Article ID: | iaor201112700 |
Volume: | 27 |
Issue: | 3 |
Start Page Number: | 336 |
End Page Number: | 362 |
Publication Date: | Aug 2011 |
Journal: | Computational Intelligence |
Authors: | Wu Xindong, Zhu Xingquan, He Dan |
Keywords: | pattern recognition, sequencing, DNA |
The rapid increase of available DNA, protein, and other biological sequences has made the problem of discovering meaningful patterns from sequences an important task for Bioinformatics research. Among all types of patterns defined in the literature, the most challenging one is to find repeating patterns with gap constraints. In this article, we identify a new research problem for mining approximate repeating patterns (ARPs) with gap constraints, where the appearance of a pattern is subject to an approximate match, which is very common in biological sequences.
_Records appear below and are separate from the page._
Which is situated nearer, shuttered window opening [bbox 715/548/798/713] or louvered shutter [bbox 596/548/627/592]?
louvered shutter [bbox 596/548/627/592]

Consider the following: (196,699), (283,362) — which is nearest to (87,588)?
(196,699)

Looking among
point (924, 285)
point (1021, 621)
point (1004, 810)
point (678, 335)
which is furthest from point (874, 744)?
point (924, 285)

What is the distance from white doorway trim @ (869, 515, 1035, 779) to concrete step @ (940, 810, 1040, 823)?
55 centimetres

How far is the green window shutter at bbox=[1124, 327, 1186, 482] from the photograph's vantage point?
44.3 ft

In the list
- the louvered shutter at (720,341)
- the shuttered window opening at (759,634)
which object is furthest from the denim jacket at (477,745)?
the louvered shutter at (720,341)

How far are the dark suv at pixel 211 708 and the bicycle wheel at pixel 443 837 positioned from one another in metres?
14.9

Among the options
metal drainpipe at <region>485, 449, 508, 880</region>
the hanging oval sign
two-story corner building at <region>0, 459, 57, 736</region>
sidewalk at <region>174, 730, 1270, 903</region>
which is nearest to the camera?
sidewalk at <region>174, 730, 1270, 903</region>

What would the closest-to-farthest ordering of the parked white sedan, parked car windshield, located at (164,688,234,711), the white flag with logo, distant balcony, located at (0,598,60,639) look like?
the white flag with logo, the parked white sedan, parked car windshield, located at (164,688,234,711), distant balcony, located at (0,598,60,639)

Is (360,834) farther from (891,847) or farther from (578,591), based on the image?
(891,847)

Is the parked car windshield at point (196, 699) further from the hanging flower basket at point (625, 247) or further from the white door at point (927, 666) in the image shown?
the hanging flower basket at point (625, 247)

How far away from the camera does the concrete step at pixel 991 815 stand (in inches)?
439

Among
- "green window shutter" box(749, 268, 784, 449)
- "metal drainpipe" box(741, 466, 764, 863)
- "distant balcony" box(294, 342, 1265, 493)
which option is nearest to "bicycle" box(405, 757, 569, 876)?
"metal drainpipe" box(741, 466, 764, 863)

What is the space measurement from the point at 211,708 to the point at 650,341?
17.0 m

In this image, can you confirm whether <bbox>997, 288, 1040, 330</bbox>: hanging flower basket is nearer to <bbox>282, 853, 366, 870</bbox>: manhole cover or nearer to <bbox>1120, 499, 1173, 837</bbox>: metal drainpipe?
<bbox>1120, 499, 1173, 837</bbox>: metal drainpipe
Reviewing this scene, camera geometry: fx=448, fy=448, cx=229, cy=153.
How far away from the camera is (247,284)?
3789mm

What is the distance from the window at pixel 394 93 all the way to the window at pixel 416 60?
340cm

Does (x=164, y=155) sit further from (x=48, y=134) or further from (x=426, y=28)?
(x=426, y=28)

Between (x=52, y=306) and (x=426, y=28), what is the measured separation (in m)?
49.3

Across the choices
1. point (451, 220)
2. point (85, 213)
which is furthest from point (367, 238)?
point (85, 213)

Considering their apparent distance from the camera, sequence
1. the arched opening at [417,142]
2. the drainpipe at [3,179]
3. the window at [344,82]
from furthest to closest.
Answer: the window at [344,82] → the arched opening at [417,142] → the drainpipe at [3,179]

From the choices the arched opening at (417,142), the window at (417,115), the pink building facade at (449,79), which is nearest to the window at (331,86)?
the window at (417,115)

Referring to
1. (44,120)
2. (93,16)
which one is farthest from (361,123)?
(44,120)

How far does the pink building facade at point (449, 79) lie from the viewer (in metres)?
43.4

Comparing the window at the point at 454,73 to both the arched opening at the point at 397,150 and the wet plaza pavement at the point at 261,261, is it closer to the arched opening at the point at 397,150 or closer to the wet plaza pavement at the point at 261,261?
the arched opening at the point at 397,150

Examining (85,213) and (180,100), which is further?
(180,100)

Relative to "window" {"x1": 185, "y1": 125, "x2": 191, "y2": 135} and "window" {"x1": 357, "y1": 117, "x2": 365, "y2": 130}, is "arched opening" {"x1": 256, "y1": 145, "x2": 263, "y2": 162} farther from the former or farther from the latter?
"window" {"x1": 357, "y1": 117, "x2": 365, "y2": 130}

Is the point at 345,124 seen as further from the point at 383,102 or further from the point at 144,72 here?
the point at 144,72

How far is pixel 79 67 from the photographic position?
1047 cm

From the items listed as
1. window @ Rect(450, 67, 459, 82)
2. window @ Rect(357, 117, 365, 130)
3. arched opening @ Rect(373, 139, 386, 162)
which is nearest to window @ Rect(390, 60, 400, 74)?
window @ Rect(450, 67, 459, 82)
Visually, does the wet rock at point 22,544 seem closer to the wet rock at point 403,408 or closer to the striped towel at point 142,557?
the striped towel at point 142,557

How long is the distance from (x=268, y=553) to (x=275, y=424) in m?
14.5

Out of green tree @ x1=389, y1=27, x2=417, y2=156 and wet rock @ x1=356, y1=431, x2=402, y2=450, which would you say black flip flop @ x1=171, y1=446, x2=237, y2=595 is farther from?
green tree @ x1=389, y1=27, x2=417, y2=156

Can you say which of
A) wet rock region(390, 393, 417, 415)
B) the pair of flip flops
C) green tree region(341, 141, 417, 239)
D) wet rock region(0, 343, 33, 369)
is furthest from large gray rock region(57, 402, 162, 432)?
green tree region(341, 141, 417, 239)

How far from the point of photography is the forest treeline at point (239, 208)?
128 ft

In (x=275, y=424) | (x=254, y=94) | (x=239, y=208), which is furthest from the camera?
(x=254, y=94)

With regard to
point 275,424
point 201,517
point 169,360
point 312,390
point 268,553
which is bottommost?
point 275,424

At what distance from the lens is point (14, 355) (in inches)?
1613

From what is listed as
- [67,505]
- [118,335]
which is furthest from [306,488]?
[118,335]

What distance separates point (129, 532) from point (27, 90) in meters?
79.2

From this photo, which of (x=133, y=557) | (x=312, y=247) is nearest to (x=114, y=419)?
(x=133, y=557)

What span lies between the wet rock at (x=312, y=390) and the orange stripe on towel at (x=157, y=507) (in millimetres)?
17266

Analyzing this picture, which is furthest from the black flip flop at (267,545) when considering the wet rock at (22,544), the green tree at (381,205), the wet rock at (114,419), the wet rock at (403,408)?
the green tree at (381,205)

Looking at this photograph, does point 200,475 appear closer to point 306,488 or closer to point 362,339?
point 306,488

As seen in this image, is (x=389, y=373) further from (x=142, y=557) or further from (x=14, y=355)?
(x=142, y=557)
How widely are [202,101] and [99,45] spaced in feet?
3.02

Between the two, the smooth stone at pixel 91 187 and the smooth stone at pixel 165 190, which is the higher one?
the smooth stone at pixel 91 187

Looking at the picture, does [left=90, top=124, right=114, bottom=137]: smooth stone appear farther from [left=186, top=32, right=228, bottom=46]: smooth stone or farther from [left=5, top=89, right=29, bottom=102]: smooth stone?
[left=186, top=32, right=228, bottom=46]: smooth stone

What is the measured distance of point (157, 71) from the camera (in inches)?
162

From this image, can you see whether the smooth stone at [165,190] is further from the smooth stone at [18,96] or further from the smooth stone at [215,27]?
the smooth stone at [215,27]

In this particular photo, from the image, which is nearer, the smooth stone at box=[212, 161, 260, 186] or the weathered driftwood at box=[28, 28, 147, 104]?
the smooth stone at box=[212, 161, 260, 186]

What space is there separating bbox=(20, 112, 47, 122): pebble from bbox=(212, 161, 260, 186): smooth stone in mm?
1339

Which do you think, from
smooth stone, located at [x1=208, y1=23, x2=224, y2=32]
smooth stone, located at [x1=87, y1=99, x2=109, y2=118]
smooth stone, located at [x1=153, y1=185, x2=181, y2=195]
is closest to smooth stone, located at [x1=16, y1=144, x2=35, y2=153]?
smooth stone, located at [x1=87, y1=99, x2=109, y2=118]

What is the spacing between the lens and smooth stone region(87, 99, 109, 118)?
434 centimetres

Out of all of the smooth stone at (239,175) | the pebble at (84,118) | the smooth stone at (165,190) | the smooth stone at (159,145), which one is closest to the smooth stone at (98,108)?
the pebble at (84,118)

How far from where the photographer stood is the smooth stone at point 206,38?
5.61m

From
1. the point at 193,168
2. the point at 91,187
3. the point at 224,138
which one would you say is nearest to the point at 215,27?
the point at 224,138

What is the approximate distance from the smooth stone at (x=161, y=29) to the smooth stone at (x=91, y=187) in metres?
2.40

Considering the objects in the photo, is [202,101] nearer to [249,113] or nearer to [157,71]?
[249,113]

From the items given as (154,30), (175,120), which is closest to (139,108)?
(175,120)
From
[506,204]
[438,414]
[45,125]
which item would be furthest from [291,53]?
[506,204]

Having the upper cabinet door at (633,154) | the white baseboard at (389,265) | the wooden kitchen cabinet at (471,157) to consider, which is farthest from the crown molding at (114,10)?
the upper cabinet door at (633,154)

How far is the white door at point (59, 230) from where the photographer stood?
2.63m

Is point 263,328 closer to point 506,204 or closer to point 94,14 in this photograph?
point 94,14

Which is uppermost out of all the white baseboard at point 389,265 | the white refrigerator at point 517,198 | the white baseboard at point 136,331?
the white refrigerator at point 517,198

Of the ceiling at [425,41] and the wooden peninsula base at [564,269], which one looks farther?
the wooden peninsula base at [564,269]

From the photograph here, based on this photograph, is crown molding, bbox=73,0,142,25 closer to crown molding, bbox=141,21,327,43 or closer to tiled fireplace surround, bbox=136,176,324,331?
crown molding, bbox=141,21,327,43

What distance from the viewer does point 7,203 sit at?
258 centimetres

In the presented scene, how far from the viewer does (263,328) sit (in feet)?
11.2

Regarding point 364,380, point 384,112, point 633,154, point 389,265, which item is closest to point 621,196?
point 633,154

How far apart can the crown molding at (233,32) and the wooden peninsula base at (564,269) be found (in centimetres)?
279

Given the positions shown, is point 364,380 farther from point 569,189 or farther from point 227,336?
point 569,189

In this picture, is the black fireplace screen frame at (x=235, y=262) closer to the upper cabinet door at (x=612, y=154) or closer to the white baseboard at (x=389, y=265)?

To solve the problem, we propose an ArpGap (ARP mining with Gap constraints) algorithm with three major components for ARP mining: (1) a data-driven pattern generation approach to avoid generating unnecessary candidates for validation; (2) a back-tracking pattern search process to discover approximate occurrences of a pattern under user specified gap constraints; and (3) an Apriori-like deterministic pruning approach to progressively prune patterns and cease the search process if necessary. Experimental results on synthetic and real-world protein sequences assert that ArpGap is efficient in terms of memory consumption and computational cost. The results further suggest that the proposed method is practical for discovering approximate patterns for protein sequences where the sequence length is usually several hundreds to one thousand and the pattern length is relatively short.